▶ [WORK REQUIRED] Copy out all of the material below word for word, keeping every line as it appears.

▶ [LISTED RECORDS]
--- START ---
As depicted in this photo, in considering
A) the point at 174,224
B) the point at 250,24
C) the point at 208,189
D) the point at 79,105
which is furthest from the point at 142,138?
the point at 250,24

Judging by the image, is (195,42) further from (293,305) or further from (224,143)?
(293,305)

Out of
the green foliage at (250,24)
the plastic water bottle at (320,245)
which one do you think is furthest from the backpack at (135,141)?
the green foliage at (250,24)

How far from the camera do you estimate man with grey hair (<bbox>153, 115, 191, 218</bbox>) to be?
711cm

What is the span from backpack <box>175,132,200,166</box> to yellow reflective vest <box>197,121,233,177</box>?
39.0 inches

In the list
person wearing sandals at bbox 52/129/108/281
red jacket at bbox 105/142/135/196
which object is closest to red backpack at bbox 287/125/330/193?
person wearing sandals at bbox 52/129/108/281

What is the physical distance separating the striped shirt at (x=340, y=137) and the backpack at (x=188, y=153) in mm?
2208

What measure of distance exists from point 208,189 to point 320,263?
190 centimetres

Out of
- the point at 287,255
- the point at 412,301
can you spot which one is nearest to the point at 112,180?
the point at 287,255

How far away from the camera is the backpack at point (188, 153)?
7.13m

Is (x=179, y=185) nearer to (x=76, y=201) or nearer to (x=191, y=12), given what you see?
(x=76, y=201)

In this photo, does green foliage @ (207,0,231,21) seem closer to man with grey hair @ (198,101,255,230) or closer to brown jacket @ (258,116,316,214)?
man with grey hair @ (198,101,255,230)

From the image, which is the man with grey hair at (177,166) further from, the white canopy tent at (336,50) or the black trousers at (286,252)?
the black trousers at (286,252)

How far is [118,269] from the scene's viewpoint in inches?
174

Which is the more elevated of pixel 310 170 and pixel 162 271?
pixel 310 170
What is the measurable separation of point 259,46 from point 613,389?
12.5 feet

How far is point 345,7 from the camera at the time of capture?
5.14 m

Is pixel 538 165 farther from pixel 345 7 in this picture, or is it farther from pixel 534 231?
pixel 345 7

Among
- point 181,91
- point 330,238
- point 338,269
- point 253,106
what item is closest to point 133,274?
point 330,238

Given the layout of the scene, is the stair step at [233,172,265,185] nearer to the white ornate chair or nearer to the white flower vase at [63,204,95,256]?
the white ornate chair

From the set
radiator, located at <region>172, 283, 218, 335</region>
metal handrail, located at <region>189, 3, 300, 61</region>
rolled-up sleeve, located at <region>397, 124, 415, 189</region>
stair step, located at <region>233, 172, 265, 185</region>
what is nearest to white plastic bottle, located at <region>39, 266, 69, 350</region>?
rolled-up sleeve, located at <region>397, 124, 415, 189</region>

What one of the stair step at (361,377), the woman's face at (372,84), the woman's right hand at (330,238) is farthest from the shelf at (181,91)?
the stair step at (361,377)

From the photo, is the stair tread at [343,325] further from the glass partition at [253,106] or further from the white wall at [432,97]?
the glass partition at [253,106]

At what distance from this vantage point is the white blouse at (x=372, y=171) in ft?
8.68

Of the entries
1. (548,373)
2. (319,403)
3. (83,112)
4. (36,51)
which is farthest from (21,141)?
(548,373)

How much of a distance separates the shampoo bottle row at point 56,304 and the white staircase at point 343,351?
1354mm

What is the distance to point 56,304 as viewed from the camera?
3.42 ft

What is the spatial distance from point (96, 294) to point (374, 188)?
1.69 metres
--- END ---
▶ [EXPECTED ANSWER]
As depicted in this photo, in considering
A) the point at 174,224
B) the point at 250,24
C) the point at 208,189
D) the point at 79,105
which is furthest from the point at 142,138?
the point at 250,24

Judging by the image, is (195,42) further from (293,305) or further from (224,143)?
(293,305)

Out of
the green foliage at (250,24)
the plastic water bottle at (320,245)
which one do you think is furthest from the backpack at (135,141)?
the green foliage at (250,24)

How far from the camera do you estimate man with grey hair (<bbox>153, 115, 191, 218</bbox>) to be?
711cm

What is the span from backpack <box>175,132,200,166</box> to yellow reflective vest <box>197,121,233,177</box>?
39.0 inches

In the list
person wearing sandals at bbox 52/129/108/281
red jacket at bbox 105/142/135/196
which object is closest to red backpack at bbox 287/125/330/193?
person wearing sandals at bbox 52/129/108/281

What is the physical distance separating the striped shirt at (x=340, y=137) and the backpack at (x=188, y=153) in mm?
2208

What measure of distance exists from point 208,189 to point 320,263?
190 centimetres

Out of
- the point at 287,255
- the point at 412,301
can you spot which one is nearest to the point at 112,180?
the point at 287,255

How far away from the camera is the backpack at point (188, 153)?
7.13m

Is (x=179, y=185) nearer to (x=76, y=201) or nearer to (x=191, y=12), given what you see?
(x=76, y=201)

In this photo, does green foliage @ (207,0,231,21) seem closer to man with grey hair @ (198,101,255,230) or closer to brown jacket @ (258,116,316,214)?
man with grey hair @ (198,101,255,230)

From the image, which is the man with grey hair at (177,166) further from, the white canopy tent at (336,50) or the black trousers at (286,252)?
the black trousers at (286,252)

How far is [118,269] from the scene's viewpoint in inches?
174

Which is the more elevated of pixel 310 170 and pixel 162 271?
pixel 310 170
What is the measurable separation of point 259,46 from point 613,389?
12.5 feet

How far is point 345,7 from the camera at the time of capture?
5.14 m

Is pixel 538 165 farther from pixel 345 7 in this picture, or is it farther from pixel 534 231?
pixel 345 7

Among
- point 181,91
- point 330,238
- point 338,269
- point 253,106
what item is closest to point 133,274?
point 330,238

Given the layout of the scene, is the stair step at [233,172,265,185] nearer to the white ornate chair or nearer to the white flower vase at [63,204,95,256]?
the white ornate chair

From the set
radiator, located at <region>172, 283, 218, 335</region>
metal handrail, located at <region>189, 3, 300, 61</region>
rolled-up sleeve, located at <region>397, 124, 415, 189</region>
stair step, located at <region>233, 172, 265, 185</region>
what is nearest to white plastic bottle, located at <region>39, 266, 69, 350</region>?
rolled-up sleeve, located at <region>397, 124, 415, 189</region>

What one of the stair step at (361,377), the woman's face at (372,84), the woman's right hand at (330,238) is farthest from the shelf at (181,91)?
the stair step at (361,377)

From the photo, is the stair tread at [343,325] further from the glass partition at [253,106] or further from the white wall at [432,97]?
the glass partition at [253,106]

At what distance from this vantage point is the white blouse at (x=372, y=171) in ft?
8.68

Of the entries
1. (548,373)
2. (319,403)
3. (83,112)
4. (36,51)
which is farthest from (21,141)?
(548,373)

How much of a distance separates the shampoo bottle row at point 56,304 and the white staircase at point 343,351?
1354mm

What is the distance to point 56,304 as viewed from the camera?
3.42 ft

What is the spatial distance from point (96, 294) to point (374, 188)?
1.69 metres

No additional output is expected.